Ricordiamoci inoltre che, soprattutto nei paesi dove c’è una forte presenza manifatturiera, come sapete l’Italia è la seconda potenza manifatturiera al mondo, il punto negativo è il fatto che il numero di laureati sul totale della forza lavoro è fra i più bassi. Perché la vita è fatta anche di occasioni e nel percorso di studi, il fatto di riuscire a trovare lavoro, porta alcuni studenti ad abbandonare gli studi.

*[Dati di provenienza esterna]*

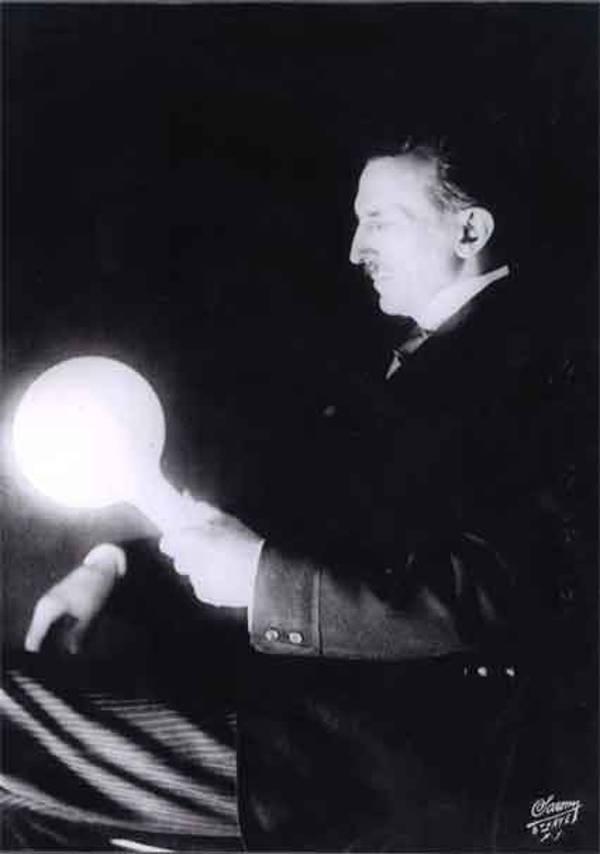Esta imagen muestra una bombilla llena de gas, que Tesla desarrolló en la década de 1890. Medio siglo más tarde las lámparas fluorescentes entraron en uso. Tesla estaba muy por delante de su tiempo.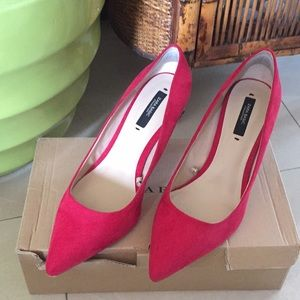 "Zara Red ""Salon Punta"" Pumps 👠"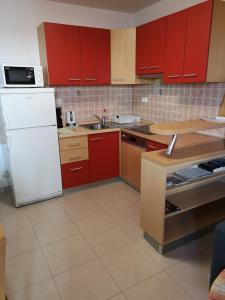 Meje Apartmentsにあるキッチンまたは簡易キッチン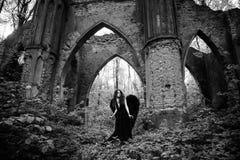 Упаденный ангел с черными крылами Стоковая Фотография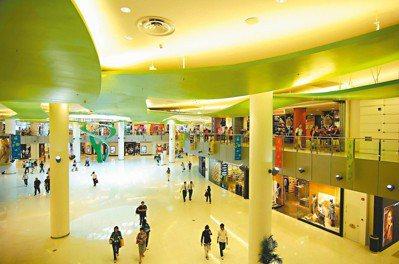 全球電商龍頭亞馬遜去年在新加坡推出Prime Now服務,但仍未帶動當地線上購物...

Ecco, questo è un problema che può essere risolto ricorrendo all’Università digitale.
In Italia per esempio le società che fanno parte del nostro gruppo, che sono telematiche, l’80% degli studenti è lavoratore. Sono studenti bravissimi, sono studenti che magari hanno fatto 10 o 12 esami di un’università tradizionale e che poi hanno iniziato a lavorare in grandi aziende, e questo gli ha impedito di completare gli studi. Infatti nelle nostre università digitali italiane circa il 90% degli studenti accede la sera, dopo le 19.00. Abbiamo delle punte di 500.000, 600.000 accessi a sera e questo vuol dire che ci sono tante persone, che sono disponibili a sacrificare il proprio tempo libero per completare un percorso di studi.

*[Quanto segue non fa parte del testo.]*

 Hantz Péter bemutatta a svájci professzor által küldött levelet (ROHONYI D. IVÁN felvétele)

Se dovessi riassumere in poche frasi perché lo studente dovrebbe scegliere MED.E.A. oggi, cosa diresti?

Perché ottiene un titolo di studio che lo forma. Che lo forma in un contesto internazionale. Che lo forma in un contesto bilingue, anche trilingue che gli dà, al termine del percorso, un’esperienza e un titolo di studio che è spendibile e utilizzabile in oltre 100 paesi e che gli consente di venire a contatto con professori, compagni di corso, staff e quant’altro, multilingue e multipaese.
Infatti, nel nostro staff di docenti abbiamo un professore cinese, dei professori vengono dalla Georgia, una giordana, molti italiani, tedeschi, professori che vengono dal Taiwán, e professori che vengono l’Africa.

Quali sono le lingue?

Attualmente noi eroghiamo i corsi di studio in italiano e in inglese con alcuni corsi con il supporto dello spagnolo. Il corso nasce in italiano e inglese e ogni studente ha tutto il supporto tradotto, anche in spagnolo. Però l’idea e l’ambizione nostra è quella di allargare l’uso delle lingue che sono coinvolte nel processo di erogazione della formazione.

Qual è il rapporto tra MED.E.A. e la Società Dante Alighieri comitato di Malta?

È un rapporto strettissimo.
Abbiamo pensato che potevamo svolgere un progetto assieme visti l’unità di intenti che noi abbiamo e la vicinanza con gli obiettivi che la Società Dante Alighieri ha. Loro promuovono la libera cultura italiana nel mondo, noi promuoviamo l’informazione superiore anche italiana nel mondo.
Allora abbiamo deciso di unire le nostre forze per dare vita a una struttura, per beneficiare insieme di sinergie e per raggiungere insieme gli obiettivi che sono comuni.


MED.E.A. University Malta, è una realtà che guarda avanti, con l’ambizione di costruire un modello formativo più dinamico, aperto e connesso al mondo reale. Un’università che non si limita a trasmettere conoscenza, ma che punta a creare competenze, relazioni e opportunità concrete. In un contesto in continua evoluzione, realtà come questa, rappresentano un segnale chiaro: la formazione è uno dei motori più forti di sviluppo, innovazione e crescita nel Mediterraneo… e non solo.